═════ Gösterilen Kayıtlar ═════

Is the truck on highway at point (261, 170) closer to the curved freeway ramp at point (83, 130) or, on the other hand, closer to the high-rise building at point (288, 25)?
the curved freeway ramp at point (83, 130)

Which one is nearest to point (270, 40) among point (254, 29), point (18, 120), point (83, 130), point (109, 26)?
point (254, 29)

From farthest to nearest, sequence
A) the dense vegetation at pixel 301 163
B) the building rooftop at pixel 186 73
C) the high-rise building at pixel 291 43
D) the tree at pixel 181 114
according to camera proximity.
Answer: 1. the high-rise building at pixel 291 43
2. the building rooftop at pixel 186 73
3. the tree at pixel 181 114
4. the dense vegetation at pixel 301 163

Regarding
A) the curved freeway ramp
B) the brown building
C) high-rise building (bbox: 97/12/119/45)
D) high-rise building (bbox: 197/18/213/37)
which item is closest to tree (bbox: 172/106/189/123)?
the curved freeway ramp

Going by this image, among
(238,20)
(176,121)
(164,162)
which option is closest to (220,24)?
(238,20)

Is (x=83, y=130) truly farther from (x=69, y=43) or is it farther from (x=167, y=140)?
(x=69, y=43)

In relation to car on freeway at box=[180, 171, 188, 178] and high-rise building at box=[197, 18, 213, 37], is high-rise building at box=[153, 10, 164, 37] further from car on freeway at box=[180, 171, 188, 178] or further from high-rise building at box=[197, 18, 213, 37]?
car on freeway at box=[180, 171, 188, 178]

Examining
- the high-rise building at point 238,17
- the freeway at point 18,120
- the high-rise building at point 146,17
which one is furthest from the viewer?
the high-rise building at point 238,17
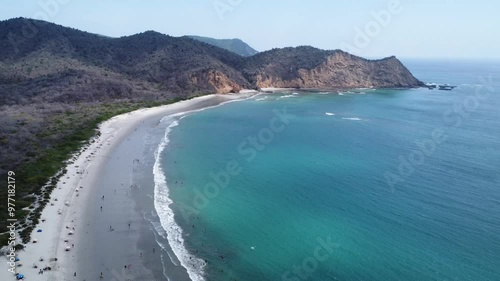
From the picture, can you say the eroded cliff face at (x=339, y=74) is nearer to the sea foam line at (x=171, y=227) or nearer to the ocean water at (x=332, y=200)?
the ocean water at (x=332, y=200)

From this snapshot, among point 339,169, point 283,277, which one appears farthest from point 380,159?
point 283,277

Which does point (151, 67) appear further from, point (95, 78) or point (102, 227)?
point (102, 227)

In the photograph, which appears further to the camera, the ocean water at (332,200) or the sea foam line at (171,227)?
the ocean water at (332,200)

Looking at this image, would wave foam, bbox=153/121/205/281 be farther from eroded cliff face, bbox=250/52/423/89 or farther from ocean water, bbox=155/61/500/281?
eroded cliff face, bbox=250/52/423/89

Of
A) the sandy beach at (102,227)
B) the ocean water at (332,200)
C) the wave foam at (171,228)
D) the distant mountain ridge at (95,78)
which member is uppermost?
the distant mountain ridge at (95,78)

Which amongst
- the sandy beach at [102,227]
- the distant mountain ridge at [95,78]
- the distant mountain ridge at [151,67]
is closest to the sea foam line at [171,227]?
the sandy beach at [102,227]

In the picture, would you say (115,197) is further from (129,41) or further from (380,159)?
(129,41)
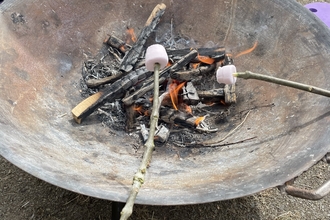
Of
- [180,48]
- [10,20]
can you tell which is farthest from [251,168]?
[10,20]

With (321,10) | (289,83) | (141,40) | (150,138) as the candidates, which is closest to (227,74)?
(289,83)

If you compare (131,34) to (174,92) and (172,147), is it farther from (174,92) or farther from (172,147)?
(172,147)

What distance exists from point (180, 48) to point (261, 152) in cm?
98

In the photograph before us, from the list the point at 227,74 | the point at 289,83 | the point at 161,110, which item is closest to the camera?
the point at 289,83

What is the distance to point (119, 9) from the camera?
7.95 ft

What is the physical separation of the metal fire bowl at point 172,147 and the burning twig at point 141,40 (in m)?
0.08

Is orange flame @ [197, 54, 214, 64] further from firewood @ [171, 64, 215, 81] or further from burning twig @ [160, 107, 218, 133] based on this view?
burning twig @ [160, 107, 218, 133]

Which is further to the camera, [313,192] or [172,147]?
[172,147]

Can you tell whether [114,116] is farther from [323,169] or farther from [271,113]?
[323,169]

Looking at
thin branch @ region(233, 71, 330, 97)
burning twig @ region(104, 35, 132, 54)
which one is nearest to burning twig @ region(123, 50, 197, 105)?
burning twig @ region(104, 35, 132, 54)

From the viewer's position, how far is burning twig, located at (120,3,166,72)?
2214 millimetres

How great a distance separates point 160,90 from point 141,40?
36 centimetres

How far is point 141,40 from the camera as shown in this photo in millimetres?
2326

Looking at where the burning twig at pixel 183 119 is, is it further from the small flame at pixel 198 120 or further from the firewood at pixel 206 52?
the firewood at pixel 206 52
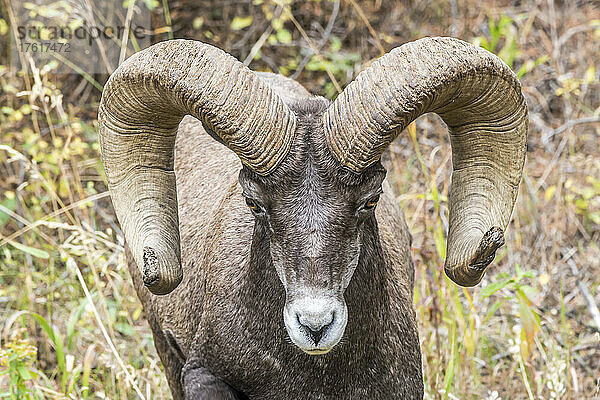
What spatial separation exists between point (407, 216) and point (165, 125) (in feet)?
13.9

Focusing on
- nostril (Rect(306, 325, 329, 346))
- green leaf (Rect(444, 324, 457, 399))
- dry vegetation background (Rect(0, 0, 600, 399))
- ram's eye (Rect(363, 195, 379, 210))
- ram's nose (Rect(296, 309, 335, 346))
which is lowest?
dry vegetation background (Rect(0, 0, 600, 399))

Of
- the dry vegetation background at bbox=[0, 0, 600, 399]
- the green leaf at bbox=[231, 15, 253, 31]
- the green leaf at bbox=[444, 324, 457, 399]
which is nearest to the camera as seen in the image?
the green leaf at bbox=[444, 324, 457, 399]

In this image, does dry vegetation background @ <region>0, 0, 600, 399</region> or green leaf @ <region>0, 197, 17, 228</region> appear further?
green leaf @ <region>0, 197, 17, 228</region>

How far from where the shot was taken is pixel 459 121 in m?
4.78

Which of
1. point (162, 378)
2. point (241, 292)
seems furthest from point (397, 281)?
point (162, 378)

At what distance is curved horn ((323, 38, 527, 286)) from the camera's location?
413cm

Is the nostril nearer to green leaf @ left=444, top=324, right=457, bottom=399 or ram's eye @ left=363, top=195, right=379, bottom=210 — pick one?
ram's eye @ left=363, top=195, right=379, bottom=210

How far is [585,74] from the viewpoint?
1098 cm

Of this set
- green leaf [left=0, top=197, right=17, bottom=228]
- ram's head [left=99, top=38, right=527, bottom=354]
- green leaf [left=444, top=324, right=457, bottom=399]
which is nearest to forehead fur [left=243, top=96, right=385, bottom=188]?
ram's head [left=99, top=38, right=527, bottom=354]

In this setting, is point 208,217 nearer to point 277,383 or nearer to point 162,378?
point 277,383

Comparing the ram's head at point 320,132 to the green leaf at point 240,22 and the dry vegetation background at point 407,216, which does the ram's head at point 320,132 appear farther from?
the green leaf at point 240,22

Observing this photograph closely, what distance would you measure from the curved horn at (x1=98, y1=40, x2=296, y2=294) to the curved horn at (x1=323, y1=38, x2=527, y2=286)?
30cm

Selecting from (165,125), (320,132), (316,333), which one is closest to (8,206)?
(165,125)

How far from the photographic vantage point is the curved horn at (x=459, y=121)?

═════
═════ Gösterilen Kayıtlar ═════

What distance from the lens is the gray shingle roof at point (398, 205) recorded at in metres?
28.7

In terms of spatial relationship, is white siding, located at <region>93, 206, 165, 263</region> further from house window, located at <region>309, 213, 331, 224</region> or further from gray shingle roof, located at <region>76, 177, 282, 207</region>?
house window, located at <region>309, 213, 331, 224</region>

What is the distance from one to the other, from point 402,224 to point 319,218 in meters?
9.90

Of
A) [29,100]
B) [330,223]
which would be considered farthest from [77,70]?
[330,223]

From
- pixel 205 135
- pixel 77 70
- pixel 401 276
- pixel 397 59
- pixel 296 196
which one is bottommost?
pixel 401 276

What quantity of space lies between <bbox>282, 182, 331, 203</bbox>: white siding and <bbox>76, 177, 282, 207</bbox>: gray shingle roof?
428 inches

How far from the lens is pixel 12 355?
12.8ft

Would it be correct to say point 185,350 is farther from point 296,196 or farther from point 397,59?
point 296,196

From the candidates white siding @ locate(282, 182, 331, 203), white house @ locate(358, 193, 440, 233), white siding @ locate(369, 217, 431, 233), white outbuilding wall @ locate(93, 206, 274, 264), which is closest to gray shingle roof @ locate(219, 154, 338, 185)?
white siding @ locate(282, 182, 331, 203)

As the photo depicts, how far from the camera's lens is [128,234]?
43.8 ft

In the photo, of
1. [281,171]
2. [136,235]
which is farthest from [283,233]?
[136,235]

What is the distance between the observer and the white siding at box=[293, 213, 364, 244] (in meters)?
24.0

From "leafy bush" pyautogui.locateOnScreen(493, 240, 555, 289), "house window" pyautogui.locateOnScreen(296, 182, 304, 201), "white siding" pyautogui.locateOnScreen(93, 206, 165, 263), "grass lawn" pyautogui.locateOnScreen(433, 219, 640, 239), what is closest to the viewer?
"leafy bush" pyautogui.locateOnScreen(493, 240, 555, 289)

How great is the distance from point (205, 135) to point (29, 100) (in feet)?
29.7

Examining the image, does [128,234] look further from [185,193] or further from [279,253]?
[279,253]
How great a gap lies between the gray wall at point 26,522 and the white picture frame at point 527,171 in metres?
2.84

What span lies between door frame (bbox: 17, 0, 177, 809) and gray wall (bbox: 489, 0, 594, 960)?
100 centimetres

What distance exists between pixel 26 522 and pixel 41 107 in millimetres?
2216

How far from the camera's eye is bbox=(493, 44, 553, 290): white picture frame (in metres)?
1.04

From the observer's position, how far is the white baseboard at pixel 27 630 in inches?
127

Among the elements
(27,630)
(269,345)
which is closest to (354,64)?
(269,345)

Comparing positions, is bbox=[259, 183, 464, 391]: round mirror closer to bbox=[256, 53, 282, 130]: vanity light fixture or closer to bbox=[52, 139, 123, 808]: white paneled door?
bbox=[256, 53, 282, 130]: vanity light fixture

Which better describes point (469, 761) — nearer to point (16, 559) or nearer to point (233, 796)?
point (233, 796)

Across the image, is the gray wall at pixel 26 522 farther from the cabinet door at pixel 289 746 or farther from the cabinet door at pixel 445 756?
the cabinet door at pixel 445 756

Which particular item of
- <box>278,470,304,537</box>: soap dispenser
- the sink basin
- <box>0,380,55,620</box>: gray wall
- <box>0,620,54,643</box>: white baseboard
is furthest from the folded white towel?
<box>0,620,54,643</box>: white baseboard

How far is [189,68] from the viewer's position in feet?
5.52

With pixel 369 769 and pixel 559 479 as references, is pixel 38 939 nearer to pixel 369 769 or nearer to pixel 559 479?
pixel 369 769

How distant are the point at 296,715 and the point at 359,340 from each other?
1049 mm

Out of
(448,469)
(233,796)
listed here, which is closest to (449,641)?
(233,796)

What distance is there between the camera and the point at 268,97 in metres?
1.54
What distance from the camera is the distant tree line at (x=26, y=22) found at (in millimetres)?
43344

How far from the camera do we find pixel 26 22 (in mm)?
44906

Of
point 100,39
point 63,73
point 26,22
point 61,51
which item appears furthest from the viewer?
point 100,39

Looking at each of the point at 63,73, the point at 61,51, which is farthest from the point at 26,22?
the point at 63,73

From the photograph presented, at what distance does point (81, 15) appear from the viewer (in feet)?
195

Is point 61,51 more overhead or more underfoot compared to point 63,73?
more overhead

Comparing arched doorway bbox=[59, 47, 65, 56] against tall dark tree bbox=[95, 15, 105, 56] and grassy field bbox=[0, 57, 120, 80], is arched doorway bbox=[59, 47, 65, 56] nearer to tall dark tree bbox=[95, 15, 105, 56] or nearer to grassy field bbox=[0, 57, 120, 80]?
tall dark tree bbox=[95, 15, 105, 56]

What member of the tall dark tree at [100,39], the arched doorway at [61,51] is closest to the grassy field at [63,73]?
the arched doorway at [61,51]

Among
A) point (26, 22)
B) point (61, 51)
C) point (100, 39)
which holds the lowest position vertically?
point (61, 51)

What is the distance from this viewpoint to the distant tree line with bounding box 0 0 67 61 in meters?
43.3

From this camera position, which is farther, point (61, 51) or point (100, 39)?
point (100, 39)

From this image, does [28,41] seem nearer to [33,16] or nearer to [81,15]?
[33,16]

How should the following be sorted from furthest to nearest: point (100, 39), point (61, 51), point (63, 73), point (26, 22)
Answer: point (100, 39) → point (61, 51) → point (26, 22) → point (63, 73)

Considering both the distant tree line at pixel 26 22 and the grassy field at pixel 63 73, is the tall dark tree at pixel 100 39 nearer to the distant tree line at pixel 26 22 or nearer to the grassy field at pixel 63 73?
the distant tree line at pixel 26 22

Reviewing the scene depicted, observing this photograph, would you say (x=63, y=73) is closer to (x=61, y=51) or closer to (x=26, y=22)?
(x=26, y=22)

═════

### Verilen Görev
Yukarıdaki kayıtlarda "Is the truck" ifadesini içeren satırdan "4. the dense vegetation at pixel 301 163" ifadesini içeren satıra kadar olan satırları, iki uç satır da dahil ve boş satırlar çıkarılarak numaralı liste biçiminde yeniden yazın.

### Görev Çıktısı
1. Is the truck on highway at point (261, 170) closer to the curved freeway ramp at point (83, 130) or, on the other hand, closer to the high-rise building at point (288, 25)?
2. the curved freeway ramp at point (83, 130)
3. Which one is nearest to point (270, 40) among point (254, 29), point (18, 120), point (83, 130), point (109, 26)?
4. point (254, 29)
5. From farthest to nearest, sequence
6. A) the dense vegetation at pixel 301 163
7. B) the building rooftop at pixel 186 73
8. C) the high-rise building at pixel 291 43
9. D) the tree at pixel 181 114
10. according to camera proximity.
11. Answer: 1. the high-rise building at pixel 291 43
12. 2. the building rooftop at pixel 186 73
13. 3. the tree at pixel 181 114
14. 4. the dense vegetation at pixel 301 163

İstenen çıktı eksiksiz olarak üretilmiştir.